TASK BRIEF: Copy the material below, putting "striped top" wherever "striped shirt" appears and keeping every other word unchanged.
━━━━━ SUPPLIED MATERIAL ━━━━━
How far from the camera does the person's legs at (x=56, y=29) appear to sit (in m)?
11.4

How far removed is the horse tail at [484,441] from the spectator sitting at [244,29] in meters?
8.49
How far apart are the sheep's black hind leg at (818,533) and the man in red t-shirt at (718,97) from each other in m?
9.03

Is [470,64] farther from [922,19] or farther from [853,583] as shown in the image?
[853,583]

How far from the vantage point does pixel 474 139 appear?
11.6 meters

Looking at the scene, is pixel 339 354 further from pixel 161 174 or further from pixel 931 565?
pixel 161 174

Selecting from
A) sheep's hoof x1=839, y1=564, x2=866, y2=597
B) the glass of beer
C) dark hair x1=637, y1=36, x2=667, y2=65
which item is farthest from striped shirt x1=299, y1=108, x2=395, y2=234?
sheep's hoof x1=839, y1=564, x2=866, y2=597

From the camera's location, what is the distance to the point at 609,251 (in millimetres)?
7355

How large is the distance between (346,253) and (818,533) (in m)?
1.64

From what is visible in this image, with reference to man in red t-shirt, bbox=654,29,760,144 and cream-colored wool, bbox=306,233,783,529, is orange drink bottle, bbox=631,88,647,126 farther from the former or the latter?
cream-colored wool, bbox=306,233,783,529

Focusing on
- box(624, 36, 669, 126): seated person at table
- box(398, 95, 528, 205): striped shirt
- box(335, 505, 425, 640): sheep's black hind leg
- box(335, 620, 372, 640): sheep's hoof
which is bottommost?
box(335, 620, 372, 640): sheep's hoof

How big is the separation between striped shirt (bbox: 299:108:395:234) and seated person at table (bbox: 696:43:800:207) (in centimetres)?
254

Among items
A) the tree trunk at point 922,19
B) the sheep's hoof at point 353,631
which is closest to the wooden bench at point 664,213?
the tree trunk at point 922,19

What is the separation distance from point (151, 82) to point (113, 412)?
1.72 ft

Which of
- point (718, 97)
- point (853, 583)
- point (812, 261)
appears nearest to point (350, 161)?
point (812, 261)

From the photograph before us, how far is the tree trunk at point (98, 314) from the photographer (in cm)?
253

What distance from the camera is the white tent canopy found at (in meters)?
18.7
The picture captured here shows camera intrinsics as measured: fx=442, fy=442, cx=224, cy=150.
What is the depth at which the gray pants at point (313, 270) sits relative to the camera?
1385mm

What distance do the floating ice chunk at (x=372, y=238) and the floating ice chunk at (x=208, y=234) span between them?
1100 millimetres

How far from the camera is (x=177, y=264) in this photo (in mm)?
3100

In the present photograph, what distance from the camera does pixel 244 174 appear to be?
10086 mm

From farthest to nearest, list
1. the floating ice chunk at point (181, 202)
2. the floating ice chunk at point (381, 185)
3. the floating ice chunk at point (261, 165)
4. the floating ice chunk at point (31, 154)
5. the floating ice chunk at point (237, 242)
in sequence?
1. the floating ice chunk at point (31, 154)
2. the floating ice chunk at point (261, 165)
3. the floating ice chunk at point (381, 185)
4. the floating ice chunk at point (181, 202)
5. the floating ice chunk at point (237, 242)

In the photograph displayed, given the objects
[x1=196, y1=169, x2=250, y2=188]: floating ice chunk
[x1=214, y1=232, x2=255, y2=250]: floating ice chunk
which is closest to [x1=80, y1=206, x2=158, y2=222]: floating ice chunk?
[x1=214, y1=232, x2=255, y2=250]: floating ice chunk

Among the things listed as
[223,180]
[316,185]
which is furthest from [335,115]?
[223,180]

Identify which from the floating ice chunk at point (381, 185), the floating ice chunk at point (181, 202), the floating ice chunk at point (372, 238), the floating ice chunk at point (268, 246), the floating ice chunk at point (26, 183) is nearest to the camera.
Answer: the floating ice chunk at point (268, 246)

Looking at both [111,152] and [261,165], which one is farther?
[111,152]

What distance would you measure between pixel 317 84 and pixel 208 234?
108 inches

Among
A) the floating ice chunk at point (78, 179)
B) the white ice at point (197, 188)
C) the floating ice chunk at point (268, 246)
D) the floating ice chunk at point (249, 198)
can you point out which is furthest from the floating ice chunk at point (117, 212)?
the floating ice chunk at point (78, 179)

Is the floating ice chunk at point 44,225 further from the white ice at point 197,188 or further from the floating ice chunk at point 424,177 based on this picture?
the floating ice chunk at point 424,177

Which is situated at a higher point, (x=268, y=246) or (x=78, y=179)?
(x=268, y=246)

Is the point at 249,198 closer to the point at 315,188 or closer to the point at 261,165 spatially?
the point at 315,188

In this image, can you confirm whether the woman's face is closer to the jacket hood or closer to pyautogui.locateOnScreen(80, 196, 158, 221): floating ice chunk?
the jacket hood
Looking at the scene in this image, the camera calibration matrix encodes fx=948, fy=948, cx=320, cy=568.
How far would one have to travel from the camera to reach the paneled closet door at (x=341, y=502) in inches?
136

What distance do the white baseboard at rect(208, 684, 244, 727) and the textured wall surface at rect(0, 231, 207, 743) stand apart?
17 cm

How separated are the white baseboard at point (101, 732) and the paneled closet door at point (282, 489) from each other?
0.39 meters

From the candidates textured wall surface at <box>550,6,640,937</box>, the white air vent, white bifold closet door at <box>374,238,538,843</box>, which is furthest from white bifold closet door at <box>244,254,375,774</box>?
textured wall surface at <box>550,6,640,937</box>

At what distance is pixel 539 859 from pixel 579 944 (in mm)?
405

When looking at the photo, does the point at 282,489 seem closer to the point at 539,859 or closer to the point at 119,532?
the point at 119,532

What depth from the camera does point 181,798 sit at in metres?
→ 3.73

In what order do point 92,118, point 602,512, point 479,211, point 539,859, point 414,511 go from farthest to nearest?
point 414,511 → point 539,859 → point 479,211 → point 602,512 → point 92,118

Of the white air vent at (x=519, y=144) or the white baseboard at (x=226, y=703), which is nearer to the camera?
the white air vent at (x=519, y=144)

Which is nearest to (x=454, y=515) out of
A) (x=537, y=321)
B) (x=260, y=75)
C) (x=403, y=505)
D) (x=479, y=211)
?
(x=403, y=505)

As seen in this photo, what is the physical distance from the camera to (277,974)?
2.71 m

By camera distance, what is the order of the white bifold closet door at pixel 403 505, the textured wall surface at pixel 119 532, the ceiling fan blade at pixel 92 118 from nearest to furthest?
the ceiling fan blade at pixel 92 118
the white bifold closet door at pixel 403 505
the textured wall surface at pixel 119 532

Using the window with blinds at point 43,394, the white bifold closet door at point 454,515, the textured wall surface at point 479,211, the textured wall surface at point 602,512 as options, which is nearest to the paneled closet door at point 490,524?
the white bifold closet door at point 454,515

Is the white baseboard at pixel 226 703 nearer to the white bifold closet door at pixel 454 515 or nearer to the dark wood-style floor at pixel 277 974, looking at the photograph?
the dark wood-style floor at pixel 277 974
━━━━━
WRITTEN RESPONSE:
How far from the camera does the person's legs at (x=56, y=29) appear to sit (in m)?
11.4

How far removed is the horse tail at [484,441] from the spectator sitting at [244,29] in meters?
8.49
How far apart are the sheep's black hind leg at (818,533) and the man in red t-shirt at (718,97) from each other in m?
9.03

Is [470,64] farther from [922,19] or farther from [853,583] as shown in the image?
[853,583]

How far from the vantage point does pixel 474 139 appear?
11.6 meters

Looking at the scene, is pixel 339 354 further from pixel 161 174 or further from pixel 931 565?
pixel 161 174

Selecting from
A) sheep's hoof x1=839, y1=564, x2=866, y2=597
B) the glass of beer
C) dark hair x1=637, y1=36, x2=667, y2=65
which item is farthest from striped top x1=299, y1=108, x2=395, y2=234?
sheep's hoof x1=839, y1=564, x2=866, y2=597

From the camera's location, what is the distance to the point at 609,251 (in millimetres)?
7355

How large is the distance between (346,253) and (818,533) (in m)?
1.64

From what is visible in this image, with reference to man in red t-shirt, bbox=654,29,760,144 and cream-colored wool, bbox=306,233,783,529, is orange drink bottle, bbox=631,88,647,126 farther from the former or the latter?
cream-colored wool, bbox=306,233,783,529

Focusing on
- box(624, 36, 669, 126): seated person at table
- box(398, 95, 528, 205): striped top
- box(335, 505, 425, 640): sheep's black hind leg
- box(335, 620, 372, 640): sheep's hoof
which is bottommost?
box(335, 620, 372, 640): sheep's hoof

How big is the separation between striped top (bbox: 299:108:395:234) and seated person at table (bbox: 696:43:800:207) (in centimetres)?
254

Among items
A) the tree trunk at point 922,19
B) the sheep's hoof at point 353,631
which is closest to the wooden bench at point 664,213?
the tree trunk at point 922,19

What is the separation distance from point (151, 82) to point (113, 412)?
1.72 ft

Which of
- point (718, 97)
- point (853, 583)
- point (812, 261)
appears nearest to point (350, 161)?
point (812, 261)

From the photograph before us, how far is the tree trunk at point (98, 314) from the photographer (in cm)?
253

What distance from the camera is the white tent canopy found at (in meters)?
18.7
The picture captured here shows camera intrinsics as measured: fx=442, fy=442, cx=224, cy=150.
What is the depth at which the gray pants at point (313, 270) sits relative to the camera?
1385mm

What distance do the floating ice chunk at (x=372, y=238) and the floating ice chunk at (x=208, y=234) span between them?
1100 millimetres

How far from the camera is (x=177, y=264) in this photo (in mm)?
3100

In the present photograph, what distance from the camera does pixel 244 174 appear to be?
10086 mm

From farthest to nearest, list
1. the floating ice chunk at point (181, 202)
2. the floating ice chunk at point (381, 185)
3. the floating ice chunk at point (261, 165)
4. the floating ice chunk at point (31, 154)
5. the floating ice chunk at point (237, 242)
in sequence?
1. the floating ice chunk at point (31, 154)
2. the floating ice chunk at point (261, 165)
3. the floating ice chunk at point (381, 185)
4. the floating ice chunk at point (181, 202)
5. the floating ice chunk at point (237, 242)

In the photograph displayed, given the objects
[x1=196, y1=169, x2=250, y2=188]: floating ice chunk
[x1=214, y1=232, x2=255, y2=250]: floating ice chunk
which is closest to [x1=80, y1=206, x2=158, y2=222]: floating ice chunk?
[x1=214, y1=232, x2=255, y2=250]: floating ice chunk

Among the things listed as
[223,180]
[316,185]
which is furthest from [335,115]?
[223,180]

Identify which from the floating ice chunk at point (381, 185), the floating ice chunk at point (181, 202), the floating ice chunk at point (372, 238), the floating ice chunk at point (268, 246), the floating ice chunk at point (26, 183) is nearest to the camera.
Answer: the floating ice chunk at point (268, 246)

Looking at both [111,152] and [261,165], which one is farther?
[111,152]

What distance would you measure between pixel 317 84 and pixel 208 234?
108 inches

Among
A) the floating ice chunk at point (78, 179)
B) the white ice at point (197, 188)
C) the floating ice chunk at point (268, 246)
D) the floating ice chunk at point (249, 198)
can you point out which is furthest from the floating ice chunk at point (117, 212)?
the floating ice chunk at point (78, 179)

Is the floating ice chunk at point 44,225 further from the white ice at point 197,188 or further from the floating ice chunk at point 424,177 based on this picture?
the floating ice chunk at point 424,177

Which is situated at a higher point, (x=268, y=246) or (x=78, y=179)?
(x=268, y=246)

Is the point at 249,198 closer to the point at 315,188 or closer to the point at 261,165 spatially?
the point at 315,188

In this image, can you confirm whether the woman's face is closer to the jacket hood or closer to pyautogui.locateOnScreen(80, 196, 158, 221): floating ice chunk?
the jacket hood
Looking at the scene in this image, the camera calibration matrix encodes fx=948, fy=948, cx=320, cy=568.
How far would one have to travel from the camera to reach the paneled closet door at (x=341, y=502) in inches?
136

What distance do the white baseboard at rect(208, 684, 244, 727) and the textured wall surface at rect(0, 231, 207, 743) stand apart?
17 cm

How separated are the white baseboard at point (101, 732) and the paneled closet door at point (282, 489) from each other?
0.39 meters

From the candidates textured wall surface at <box>550,6,640,937</box>, the white air vent, white bifold closet door at <box>374,238,538,843</box>, which is furthest from white bifold closet door at <box>244,254,375,774</box>?
textured wall surface at <box>550,6,640,937</box>

At what distance is pixel 539 859 from pixel 579 944 (in mm)?
405

When looking at the photo, does the point at 282,489 seem closer to the point at 539,859 or closer to the point at 119,532?
the point at 119,532

What depth from the camera does point 181,798 sit at in metres?
→ 3.73

In what order do point 92,118, point 602,512, point 479,211, point 539,859, point 414,511 go from farthest to nearest?
point 414,511 → point 539,859 → point 479,211 → point 602,512 → point 92,118

Of the white air vent at (x=519, y=144) or the white baseboard at (x=226, y=703), which is nearer to the camera?
the white air vent at (x=519, y=144)

Which is nearest to (x=454, y=515) out of
A) (x=537, y=321)
B) (x=260, y=75)
C) (x=403, y=505)
D) (x=479, y=211)
?
(x=403, y=505)

As seen in this photo, what is the physical distance from the camera to (277,974)?
2.71 m

By camera distance, what is the order of the white bifold closet door at pixel 403 505, the textured wall surface at pixel 119 532, the ceiling fan blade at pixel 92 118 from nearest to furthest?
the ceiling fan blade at pixel 92 118
the white bifold closet door at pixel 403 505
the textured wall surface at pixel 119 532

Using the window with blinds at point 43,394, the white bifold closet door at point 454,515, the textured wall surface at point 479,211, the textured wall surface at point 602,512 as options, which is nearest to the paneled closet door at point 490,524?
the white bifold closet door at point 454,515

Is the white baseboard at pixel 226 703 nearer to the white bifold closet door at pixel 454 515 or nearer to the dark wood-style floor at pixel 277 974, looking at the photograph?
the dark wood-style floor at pixel 277 974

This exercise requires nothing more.